Benchmark — gpt-4o-mini via proxy, SchemaLLMPathExtractor, `use_ontology=True` (2026-03-19)¶

Embedding: text-embedding-3-small via LiteLLM proxy (1536 dims)

Doc	Neo4j Nodes	Neo4j Rels	Time
`cmispress.txt`	18–21	33–39	16–38s
Both docs total	38–48	87–115	47–93s

Note: Range reflects two runs with different embedding configs (Run 1: OpenAI direct embedding; Run 2: LiteLLM proxy embedding — identical results, proxy adds no overhead)

Benchmark — gpt-oss:20b via Ollama, DynamicLLMPathExtractor, `use_ontology=True` (2026-03-19)¶

Embedding: text-embedding-3-small (OpenAI direct, 1536 dims)

Doc	Neo4j Nodes	Neo4j Rels	Time
`cmispress.txt`	30	53	30.53s
Both docs total	47	93	+78.59s

Note: Slower than direct LLM_PROVIDER=ollama (58s total vs 109s) due to LiteLLM in-process overhead.
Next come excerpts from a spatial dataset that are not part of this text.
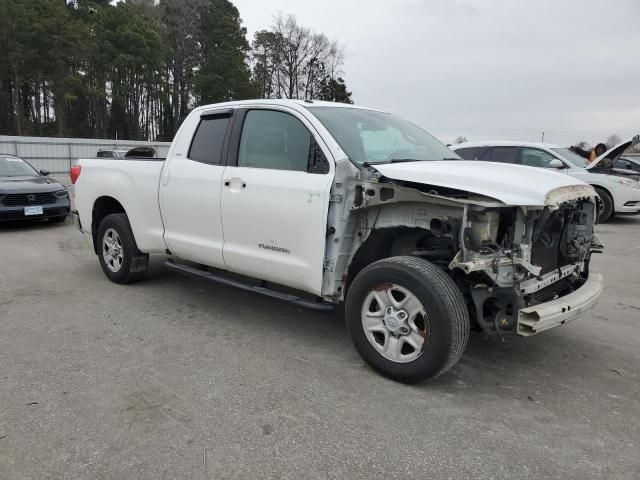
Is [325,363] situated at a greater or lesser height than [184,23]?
lesser

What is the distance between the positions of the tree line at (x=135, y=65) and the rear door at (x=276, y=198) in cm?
3838

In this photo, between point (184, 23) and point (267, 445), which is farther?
point (184, 23)

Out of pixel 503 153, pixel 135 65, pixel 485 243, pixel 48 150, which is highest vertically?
pixel 135 65

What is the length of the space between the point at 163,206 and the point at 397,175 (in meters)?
2.61

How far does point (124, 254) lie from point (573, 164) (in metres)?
9.43

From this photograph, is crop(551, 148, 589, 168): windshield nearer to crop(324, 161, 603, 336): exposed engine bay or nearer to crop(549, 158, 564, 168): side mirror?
crop(549, 158, 564, 168): side mirror

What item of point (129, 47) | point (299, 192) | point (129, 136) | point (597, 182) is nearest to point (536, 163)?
point (597, 182)

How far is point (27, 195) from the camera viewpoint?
31.1 feet

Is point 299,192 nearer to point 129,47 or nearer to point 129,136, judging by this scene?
point 129,47

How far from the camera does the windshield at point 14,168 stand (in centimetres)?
1015

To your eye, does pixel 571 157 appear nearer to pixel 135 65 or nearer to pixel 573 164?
pixel 573 164

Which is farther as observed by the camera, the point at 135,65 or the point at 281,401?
the point at 135,65

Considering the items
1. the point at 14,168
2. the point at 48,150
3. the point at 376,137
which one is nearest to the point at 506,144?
the point at 376,137

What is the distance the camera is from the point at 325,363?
12.0 ft
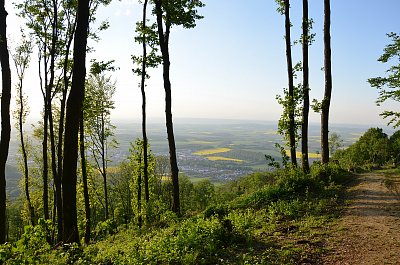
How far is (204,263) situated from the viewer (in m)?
5.88

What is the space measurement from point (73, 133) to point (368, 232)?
758cm

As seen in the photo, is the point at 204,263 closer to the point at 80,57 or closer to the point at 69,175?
the point at 69,175

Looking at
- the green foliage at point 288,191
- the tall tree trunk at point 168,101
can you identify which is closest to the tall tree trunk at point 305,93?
the green foliage at point 288,191

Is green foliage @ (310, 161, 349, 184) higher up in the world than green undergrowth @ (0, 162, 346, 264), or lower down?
higher up

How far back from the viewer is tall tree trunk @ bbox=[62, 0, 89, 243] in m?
7.21

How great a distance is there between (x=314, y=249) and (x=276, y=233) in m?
1.36

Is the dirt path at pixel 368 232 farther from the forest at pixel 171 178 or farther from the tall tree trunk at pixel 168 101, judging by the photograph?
the tall tree trunk at pixel 168 101

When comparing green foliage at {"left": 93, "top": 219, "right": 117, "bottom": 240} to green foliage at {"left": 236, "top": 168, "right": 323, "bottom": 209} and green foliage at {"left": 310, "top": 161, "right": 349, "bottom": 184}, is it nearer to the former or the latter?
green foliage at {"left": 236, "top": 168, "right": 323, "bottom": 209}

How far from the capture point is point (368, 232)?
703cm

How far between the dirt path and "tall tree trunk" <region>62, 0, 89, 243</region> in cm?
588

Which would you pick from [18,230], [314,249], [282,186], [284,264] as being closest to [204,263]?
[284,264]

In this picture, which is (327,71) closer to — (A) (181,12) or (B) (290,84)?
(B) (290,84)

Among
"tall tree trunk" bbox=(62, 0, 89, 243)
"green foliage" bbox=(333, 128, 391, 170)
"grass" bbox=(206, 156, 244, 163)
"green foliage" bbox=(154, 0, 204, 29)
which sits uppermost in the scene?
"green foliage" bbox=(154, 0, 204, 29)

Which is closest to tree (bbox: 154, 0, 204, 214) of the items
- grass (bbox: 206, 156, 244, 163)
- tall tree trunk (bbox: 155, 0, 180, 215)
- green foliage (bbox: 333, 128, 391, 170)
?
tall tree trunk (bbox: 155, 0, 180, 215)
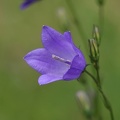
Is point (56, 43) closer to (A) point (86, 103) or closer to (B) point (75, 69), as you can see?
(B) point (75, 69)

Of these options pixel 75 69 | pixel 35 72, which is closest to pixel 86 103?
pixel 75 69

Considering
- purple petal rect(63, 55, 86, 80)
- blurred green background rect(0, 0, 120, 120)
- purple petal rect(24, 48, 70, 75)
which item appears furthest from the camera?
blurred green background rect(0, 0, 120, 120)

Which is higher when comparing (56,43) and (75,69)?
(56,43)

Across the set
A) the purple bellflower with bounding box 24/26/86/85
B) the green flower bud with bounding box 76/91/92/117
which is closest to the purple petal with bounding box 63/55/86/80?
the purple bellflower with bounding box 24/26/86/85

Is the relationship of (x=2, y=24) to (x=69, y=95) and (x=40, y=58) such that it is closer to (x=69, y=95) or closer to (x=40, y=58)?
(x=69, y=95)

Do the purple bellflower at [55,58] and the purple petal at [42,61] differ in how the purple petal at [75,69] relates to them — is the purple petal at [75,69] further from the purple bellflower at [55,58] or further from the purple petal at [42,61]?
the purple petal at [42,61]

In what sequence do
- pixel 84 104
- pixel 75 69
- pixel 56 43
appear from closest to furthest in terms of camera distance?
1. pixel 75 69
2. pixel 56 43
3. pixel 84 104

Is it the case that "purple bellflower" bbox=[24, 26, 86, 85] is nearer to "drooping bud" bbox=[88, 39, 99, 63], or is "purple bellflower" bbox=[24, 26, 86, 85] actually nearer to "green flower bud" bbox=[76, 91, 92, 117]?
"drooping bud" bbox=[88, 39, 99, 63]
Use LLM_PROVIDER=ollama directly for Ollama models.

LiteLLM Sweet Spot¶

Best use case: Cloud providers (OpenAI, Anthropic, etc.) routed through WSL2 proxy to bypass Windows security software
Not recommended: Ollama LLM + Ollama embedding both via LiteLLM — contention for Ollama's generation slot causes hangs

OpenRouter¶

Overview¶

LLM_PROVIDER=openrouter — unified cloud API routing to OpenAI, Anthropic, Meta, Mistral, and 200+ models.

Configuration¶

LLM_PROVIDER=openrouter
OPENROUTER_API_KEY=sk-or-v1-...
OPENROUTER_MODEL=openai/gpt-4o-mini
OPENROUTER_CONTEXT_WINDOW=128000     # required — default too small → truncated output → 6 entities
OPENROUTER_MAX_TOKENS=16384          # required

Known Issues / Fixes¶

✅ Fixed 2026-03-19: Added to switch_to_dynamic_providers — OpenRouter extends OpenAILike with is_function_calling_model=False; SchemaLLMPathExtractor returns 0 entities instantly (genuine tool-calling incompatibility confirmed after credits added)
✅ Fixed 2026-03-19: context_window=128000 + max_tokens=16384 added to config.py + factories.py — default was too small causing output truncation (6 entities in ~6s)
Account must have credits: https://openrouter.ai/settings/credits

Benchmark — openai/gpt-4o-mini, DynamicLLMPathExtractor, `use_ontology=True` (2026-03-19)¶

Embedding: text-embedding-3-small (OpenAI direct, 1536 dims)

Doc	Neo4j Nodes	Neo4j Rels	Time
`cmispress.txt`	19	35	21.08s
Both docs total	46	106	+39.61s

Log source: flexible-graphrag-api-20260319-031556.log
Note: Fast cloud routing — comparable to LiteLLM gpt-4o-mini (48/115) with similar speed profile.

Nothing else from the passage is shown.